Task 1:
In the passage on Burundi's president, change the text between "In addition to" and "the majority Hutus.", inclusive, replacing "free medical care" with "no-cost medical care", and give that part again.
Task 2:
Answer these questions from the passage on Burundi's president:
(a) About how many people died during the civil war?
(b) What percentage of the vote did Nkurunziza win in 2005?
(c) In what year did Nkurunziza join the guerilla movement?
Task 3:
Continue the passage on Burundi's president from its last sentence.

Document segment:

In an exclusive interview with Charisma after the meeting, President Pierre Nkurunziza said several hundred schools have been built so far without aid from Western governments, China or Muslim nations. The Burundi government provided the materials, with some assistance from Christian ministries such as Aid for the World in New York. The Burundi people constructed the schools.
“All Burundians had to engage in community work,” Nkurunziza said. “Every Saturday they came together to help build these schools.”
In addition to expanding access to education, Nkurunziza’s government offers free medical care for pregnant women and children under age 5 to help reduce the nation’s child and infant mortality rate.
The education and health-care projects are part of Nkurunziza’s efforts to bring reconciliation and development in a nation where some 300,000 people died during a 12-year civil war between the minority Tutsis and the majority Hutus.
Elected with 92 percent of the vote in 2005, the year the war ended, Nkurunziza negotiated a historic peace agreement in 2006 and arranged for the Hutu rebels he once led to be employed by the national army to foster unity.
Having completed four years in office, Nkurunziza, who is Hutu, is a rarity. The nation’s previous presidents were all assassinated within months of taking office.
“God was with me during the war,” Nkurunziza said. “I said to my people, ‘If you want to kill me you can try, but God is protecting me.'”
Nkurunziza’s father, a former Member of Parliament, was massacred by Tutsis in 1972, and he later lost five of his siblings during the war. In 1994, while Nkurunziza was teaching at a university in Burundi, Tutsis came onto the campus and began killing Hutus. He escaped with some of his students to the bush, where he lived for the next 10 years.
He joined the guerilla movement in 1996 and became its leader in 2000. Now known as the Forces for the Defence of Democracy, the guerilla group later became the political party that nominated Nkurunziza for president.

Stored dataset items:
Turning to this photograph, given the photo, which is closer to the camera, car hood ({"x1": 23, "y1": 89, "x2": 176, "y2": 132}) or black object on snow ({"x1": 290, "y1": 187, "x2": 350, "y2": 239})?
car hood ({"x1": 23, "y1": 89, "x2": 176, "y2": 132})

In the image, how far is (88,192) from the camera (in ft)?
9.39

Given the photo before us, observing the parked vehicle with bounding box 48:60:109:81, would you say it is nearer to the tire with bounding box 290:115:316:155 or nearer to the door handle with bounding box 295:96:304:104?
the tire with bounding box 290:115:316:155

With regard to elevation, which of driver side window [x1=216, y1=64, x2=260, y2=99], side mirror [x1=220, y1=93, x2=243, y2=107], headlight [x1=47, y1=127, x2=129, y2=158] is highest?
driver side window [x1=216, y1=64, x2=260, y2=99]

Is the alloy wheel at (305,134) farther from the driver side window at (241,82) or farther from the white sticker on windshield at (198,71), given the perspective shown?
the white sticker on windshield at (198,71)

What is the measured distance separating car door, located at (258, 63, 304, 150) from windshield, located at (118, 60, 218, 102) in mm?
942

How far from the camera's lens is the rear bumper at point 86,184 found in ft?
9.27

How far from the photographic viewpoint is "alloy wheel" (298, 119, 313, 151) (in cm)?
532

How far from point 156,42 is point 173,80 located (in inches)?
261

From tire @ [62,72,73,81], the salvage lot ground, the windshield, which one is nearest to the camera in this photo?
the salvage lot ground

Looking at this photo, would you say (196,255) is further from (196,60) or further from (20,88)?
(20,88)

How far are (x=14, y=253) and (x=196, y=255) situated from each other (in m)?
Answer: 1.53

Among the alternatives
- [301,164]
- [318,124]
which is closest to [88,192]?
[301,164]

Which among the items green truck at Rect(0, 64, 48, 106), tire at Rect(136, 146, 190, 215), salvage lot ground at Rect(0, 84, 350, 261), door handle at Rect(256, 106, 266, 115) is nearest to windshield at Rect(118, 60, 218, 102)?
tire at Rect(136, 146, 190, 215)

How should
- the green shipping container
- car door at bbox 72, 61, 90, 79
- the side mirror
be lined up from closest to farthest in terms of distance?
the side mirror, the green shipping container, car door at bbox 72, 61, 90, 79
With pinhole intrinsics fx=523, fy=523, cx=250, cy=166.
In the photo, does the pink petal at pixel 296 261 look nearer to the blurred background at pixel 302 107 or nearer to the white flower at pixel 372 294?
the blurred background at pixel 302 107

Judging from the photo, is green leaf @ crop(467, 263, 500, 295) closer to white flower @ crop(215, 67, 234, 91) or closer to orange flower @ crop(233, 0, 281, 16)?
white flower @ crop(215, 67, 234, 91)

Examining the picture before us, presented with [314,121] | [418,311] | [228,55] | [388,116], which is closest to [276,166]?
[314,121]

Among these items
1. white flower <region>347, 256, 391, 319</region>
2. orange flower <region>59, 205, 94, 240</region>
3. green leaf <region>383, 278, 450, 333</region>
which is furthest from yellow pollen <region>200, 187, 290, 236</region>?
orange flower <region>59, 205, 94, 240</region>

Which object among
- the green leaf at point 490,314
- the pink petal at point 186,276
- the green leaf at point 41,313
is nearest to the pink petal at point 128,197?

Answer 1:
In addition to expanding access to education, Nkurunziza’s government offers no-cost medical care for pregnant women and children under age 5 to help reduce the nation’s child and infant mortality rate.
The education and health-care projects are part of Nkurunziza’s efforts to bring reconciliation and development in a nation where some 300,000 people died during a 12-year civil war between the minority Tutsis and the majority Hutus.

Answer 2:
(a) Some 300,000 people.
(b) 92 percent.
(c) 1996.

Answer 3:
Although he attended an Anglican school, Nkurunziza said he became born-again in 1997 after receiving a Bible from a rural minister. ” I started reading the Bible from beginning to end,” he said. “When I finished, I got saved. That’s it.”
He began leading other rebel combatants to Christ and said God spared his life after a near-fatal shooting. He hid without anyone to care for his wounds for four months, and when he returned to his troops-miraculously alive-he told them they would have to put God first in their movement if he were to remain their leader.
“They said, ‘Who did this?'” Nkurunziza recalled, referring to his miraculous survival. “I say, ‘God because I have no doctor here. So if you want me to lead your movement now, you must understand that I put God in first place in your movement. … If you can’t accept that, I cannot lead you.
“From that time in our political party until now, God occupies the first place. Everything we do we start by praying and end by praying because we have to remember to put God before everything.”
Nkurunziza plans to run for re-election in 2010 and wants to provide free secondary schooling and build more health clinics.
Each August, the month of his election, the president holds a national crusade to thank God for sparing his life and developing the nation. He said he wants the crusades to cause the Burundian people “to think about God, what God has done for our nation, what God has done during the whole year so that as [we] praise God, He can be with us the next year.”
This year German evangelist Reinhard Bonnke will be among the speakers.
Nkurunziza has a message for the West, too. “We must return to our roots,” he said. “Our roots are the respect and fear of God. … It’s so important that we believe and respect and think that God is our creator, and we must go in His way so He can protect [our generation].”